The United Nations says the International Criminal Court (ICC) remained a critical cog in the international justice system while the European Union called attacks or threats against the Court’s staff and those cooperating with it “unacceptable.”
Those statements came in response to an announcement by the United States Secretary of State Marco Rubio of campaign to dismantle what he referred to as the ICC’s threat to US sovereignty.
The US is not a States Party to the Rome Statue.
The State Department announced a sweeping whole-of-government response to systematically disable the ICC’s ability to operate, target American military personnel or otherwise threaten American sovereignty.
In just its latest punitive actions against the Hague-based Court that seeks to address atrocity crimes around the world, the US says the Court poses an intolerable threat to American sovereignty that it never signed up for. Listen to US Secretary of State Marco Rubio.
“When the ICC was born 24 years ago, they told us that it was merely a narrow backstop, a global court that would step in to prosecute only the gravest offenses. Things like genocide and war crimes, and only when a nation’s courts were unable to prosecute them on their own. But the truth is, it was something far more radical and extreme. It was a global tribunal staffed by unelected globalist bureaucrats who claim their power is almost unlimited. The danger of this global court has only continued to grow. Today, it threatens every aspect of our political and legal system.”
The Trump administration escalated actions against the Court after it issued warrants of arrest for senior Israeli leadership in November 2024 over alleged war crimes in Gaza and after the Court’s Appeal chamber in 2020 authorised an investigation into potential war crimes allegedly committed by US military personnel and CIA operatives in Afghanistan in 2003/04.
Afghanistan is a States Party to the Rome Statute and the Court thus has jurisdiction over alleged crimes on that territory regardless of the nationality of the alleged perpetrators.
The US has already sanctioned the Court’s prosecutors and judges involved in such investigations arguing that Americans never consented to the Court’s jurisdiction.
Rubio said, “The American people never agreed to any of this, and they never will read the words of our Declaration of Independence. We fought a revolution against a foreign power, transporting us beyond seas to be tried for pretended offenses. Independence is our birthright. We will never let foreign bureaucrats take that away from us.
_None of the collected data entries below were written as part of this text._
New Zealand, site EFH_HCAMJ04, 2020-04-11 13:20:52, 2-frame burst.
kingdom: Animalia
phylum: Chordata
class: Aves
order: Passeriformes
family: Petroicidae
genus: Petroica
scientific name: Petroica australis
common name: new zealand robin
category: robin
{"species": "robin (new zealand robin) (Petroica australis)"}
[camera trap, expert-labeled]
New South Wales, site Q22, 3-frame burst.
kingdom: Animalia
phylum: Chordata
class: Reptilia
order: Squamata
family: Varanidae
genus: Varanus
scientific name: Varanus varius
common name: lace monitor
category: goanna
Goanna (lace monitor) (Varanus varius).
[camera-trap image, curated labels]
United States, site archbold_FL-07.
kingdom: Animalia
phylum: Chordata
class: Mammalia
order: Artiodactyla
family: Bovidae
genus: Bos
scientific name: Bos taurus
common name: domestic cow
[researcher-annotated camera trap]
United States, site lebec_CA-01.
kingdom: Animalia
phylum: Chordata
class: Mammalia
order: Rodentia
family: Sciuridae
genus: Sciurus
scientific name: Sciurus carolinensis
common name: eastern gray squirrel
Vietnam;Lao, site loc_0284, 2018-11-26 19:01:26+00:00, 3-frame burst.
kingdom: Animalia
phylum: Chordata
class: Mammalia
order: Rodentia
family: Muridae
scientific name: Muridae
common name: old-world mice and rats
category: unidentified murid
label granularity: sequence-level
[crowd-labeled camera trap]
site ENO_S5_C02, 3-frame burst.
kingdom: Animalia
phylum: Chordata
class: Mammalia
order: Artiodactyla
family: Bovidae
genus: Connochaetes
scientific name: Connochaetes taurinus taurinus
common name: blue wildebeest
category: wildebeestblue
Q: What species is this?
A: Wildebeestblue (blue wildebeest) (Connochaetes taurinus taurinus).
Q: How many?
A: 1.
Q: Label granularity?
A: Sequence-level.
This administration will not sit by, as the ICC and its allies seek to threaten our people if they believe they can deprive us of our sovereignty.We will teach them the full meaning of American resolve.”
Actions under consideration include diplomatic calls to foreign nations to highlight ICC abuses; pressuring countries that enjoy the US Security umbrella to reject the ICC’s purported authority to prosecute Americans, increased scrutiny of nations that refuse while relying on US assistance, additional visa revocations and travel bans for ICC personnel and increased sanctions against the ICC and affiliated organisations.
The UN Secretary-General’s Spokesperson Stephane Dujarric said, “While the ICC is an organization that is separate from the secretariat and the UN, it remains for us a critical cog in the international justice system. It is supported by a vast number of member states and it helps bring accountability for serious crimes. International law, the Charter of the United Nations, the Universal Declaration of Human Rights, were created by sovereign member states. And they have brought protection, they have brought relief to millions of people. And they are, as the secretary-general has often said, under threat and under attack.”
A European Union Spokesperson said they remained strongly committed to international criminal justice and the fight against impunity and that attacks or threats against the courts elected officials, personnel or those cooperating with the court, were simply not acceptable.
The ICC said in response to our enquiry that it was an international judicial institution which carried out its mandate independently and impartially in accordance with its founding treaty, the Rome Statute, ratified by 125 States parties.